> What you should do
In the records below, recast the part that starts with the line containing "At a size of" and ends with the line containing "is closest to the camera here?" as a numbered list, one line per item with blank lines left out. Include both of those lines and nothing else.

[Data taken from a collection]
------
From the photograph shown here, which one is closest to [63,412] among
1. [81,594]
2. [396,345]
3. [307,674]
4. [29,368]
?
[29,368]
------
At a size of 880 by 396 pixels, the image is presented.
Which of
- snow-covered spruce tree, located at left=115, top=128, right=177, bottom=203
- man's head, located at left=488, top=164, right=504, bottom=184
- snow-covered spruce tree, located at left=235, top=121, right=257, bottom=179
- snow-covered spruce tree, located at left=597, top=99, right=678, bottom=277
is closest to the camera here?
------
> Task result
1. At a size of 880 by 396 pixels, the image is presented.
2. Which of
3. - snow-covered spruce tree, located at left=115, top=128, right=177, bottom=203
4. - man's head, located at left=488, top=164, right=504, bottom=184
5. - snow-covered spruce tree, located at left=235, top=121, right=257, bottom=179
6. - snow-covered spruce tree, located at left=597, top=99, right=678, bottom=277
7. is closest to the camera here?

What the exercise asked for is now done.